I start and I stop. I start a line and then I erase it. What I want to write may not land well so I retract it. Yet I continue to try to find the end of the line correctly. There is so much going on in our little global community. No wonder billionaires are trying to shoot out into outer space and get off this planet. Escapist fantasies.
In the midst of what is going on, I continue to work a day job that extracts way too much energy and too many brain cells. Feeling a bit crispy around the edges from too many hours, too much work, not enough support resources. I've been walking during my lunch hour to grab some air, spend some time away from my desk and to get some sunlight.
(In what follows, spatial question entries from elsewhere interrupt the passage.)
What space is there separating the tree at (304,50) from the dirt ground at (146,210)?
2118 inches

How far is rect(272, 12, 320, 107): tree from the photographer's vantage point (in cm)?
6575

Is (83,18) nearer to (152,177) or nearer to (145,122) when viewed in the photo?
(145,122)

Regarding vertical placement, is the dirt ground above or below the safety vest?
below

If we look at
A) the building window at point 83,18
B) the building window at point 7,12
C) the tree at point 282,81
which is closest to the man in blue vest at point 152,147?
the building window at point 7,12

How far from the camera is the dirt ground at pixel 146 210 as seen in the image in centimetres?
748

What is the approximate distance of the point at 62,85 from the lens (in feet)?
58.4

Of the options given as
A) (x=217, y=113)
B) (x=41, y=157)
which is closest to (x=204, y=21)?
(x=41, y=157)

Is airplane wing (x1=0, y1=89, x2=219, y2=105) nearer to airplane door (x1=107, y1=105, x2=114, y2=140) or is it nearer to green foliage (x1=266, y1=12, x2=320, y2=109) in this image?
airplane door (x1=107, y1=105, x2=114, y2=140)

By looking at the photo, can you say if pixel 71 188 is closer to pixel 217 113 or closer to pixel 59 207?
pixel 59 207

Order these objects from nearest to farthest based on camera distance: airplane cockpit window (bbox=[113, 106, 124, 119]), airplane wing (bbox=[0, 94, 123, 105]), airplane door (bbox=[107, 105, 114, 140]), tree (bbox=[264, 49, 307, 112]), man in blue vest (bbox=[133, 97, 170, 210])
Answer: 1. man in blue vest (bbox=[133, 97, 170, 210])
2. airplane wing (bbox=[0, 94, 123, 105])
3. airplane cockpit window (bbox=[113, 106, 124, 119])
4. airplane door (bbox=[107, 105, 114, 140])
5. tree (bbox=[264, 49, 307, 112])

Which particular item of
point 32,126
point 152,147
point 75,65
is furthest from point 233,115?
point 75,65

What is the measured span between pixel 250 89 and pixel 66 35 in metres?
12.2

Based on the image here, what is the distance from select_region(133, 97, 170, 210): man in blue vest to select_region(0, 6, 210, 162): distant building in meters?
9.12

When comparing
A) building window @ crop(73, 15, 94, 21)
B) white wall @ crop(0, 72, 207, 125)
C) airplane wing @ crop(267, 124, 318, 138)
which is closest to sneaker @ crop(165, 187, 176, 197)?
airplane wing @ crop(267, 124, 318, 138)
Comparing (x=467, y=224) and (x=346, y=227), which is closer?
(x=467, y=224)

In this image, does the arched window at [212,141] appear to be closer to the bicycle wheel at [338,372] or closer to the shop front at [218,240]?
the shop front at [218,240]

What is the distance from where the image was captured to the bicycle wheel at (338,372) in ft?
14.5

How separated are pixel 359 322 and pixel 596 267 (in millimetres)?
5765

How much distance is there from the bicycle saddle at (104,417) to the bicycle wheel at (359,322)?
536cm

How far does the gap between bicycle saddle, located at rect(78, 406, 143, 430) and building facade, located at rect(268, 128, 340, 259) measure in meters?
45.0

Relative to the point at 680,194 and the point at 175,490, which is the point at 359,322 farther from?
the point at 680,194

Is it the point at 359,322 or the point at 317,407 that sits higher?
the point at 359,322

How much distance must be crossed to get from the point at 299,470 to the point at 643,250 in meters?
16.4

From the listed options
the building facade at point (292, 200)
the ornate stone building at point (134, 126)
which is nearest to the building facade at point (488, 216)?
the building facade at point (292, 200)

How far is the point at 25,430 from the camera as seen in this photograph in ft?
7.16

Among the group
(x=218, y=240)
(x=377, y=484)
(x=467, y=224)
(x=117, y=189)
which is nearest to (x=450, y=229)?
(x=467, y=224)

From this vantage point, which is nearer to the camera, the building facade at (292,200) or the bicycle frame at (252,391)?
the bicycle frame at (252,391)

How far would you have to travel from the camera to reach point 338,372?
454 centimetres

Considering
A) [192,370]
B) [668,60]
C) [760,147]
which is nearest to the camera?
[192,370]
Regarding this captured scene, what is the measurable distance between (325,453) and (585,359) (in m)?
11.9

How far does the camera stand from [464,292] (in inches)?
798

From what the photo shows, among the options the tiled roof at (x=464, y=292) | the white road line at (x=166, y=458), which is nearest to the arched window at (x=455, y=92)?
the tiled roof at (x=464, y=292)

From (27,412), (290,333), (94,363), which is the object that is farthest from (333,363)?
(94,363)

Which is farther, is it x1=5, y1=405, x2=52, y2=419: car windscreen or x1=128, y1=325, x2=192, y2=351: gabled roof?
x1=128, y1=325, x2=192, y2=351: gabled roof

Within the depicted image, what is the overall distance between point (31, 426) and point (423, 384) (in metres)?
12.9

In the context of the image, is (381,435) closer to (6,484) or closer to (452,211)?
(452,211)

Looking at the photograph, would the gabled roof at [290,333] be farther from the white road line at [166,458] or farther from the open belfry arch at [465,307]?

I am way too pale these days and I've been trying these weird foot exercises that are giving me crazy shin splints pains/leg cramps. Ugh, no bueno.
Anyway, I've been writing creatively, working on a new novel, working through a shitty first draft, showing my writing group and getting much needed feedback. I value their input but I'm not sure they really get it. Did I mention it's a shitty first draft? I'm still working out the story arc as I write it out so there are some things that I have figured out and some things that still need to be developed. It's a slow process but when my muse is awake she is greedy for a couple of hours of uninterrupted time. Hmmm. I try to give her what I can time-wise but sometimes she has to wait until the weekend before she gets her allotted time to create.
Why am I writing now, here, after all this time? I really wanted to talk to someone and I reached out to a few people. I even got to chat with a few but after hanging up I was still restless. Work is stressful, but come on, when isn't it? I tried a little retail therapy but I realized I didn't want to add to my credit card bill. I skipped my yoga routine tonight because I was just plain tired.
Then I came across the final version of Kylie Rothfield's Ghost and had to put it up on this blog to share. I can never resist a gorgeous voice or song; and thought, what the hell, let me write a line or two to see what comes out. I never know what I will actually share when I freewrite but it's March 2022 and it's been too quiet for too long and Spring is coming...after this next snowstorm, of course. I needed an outlet tonight and this is where I got it.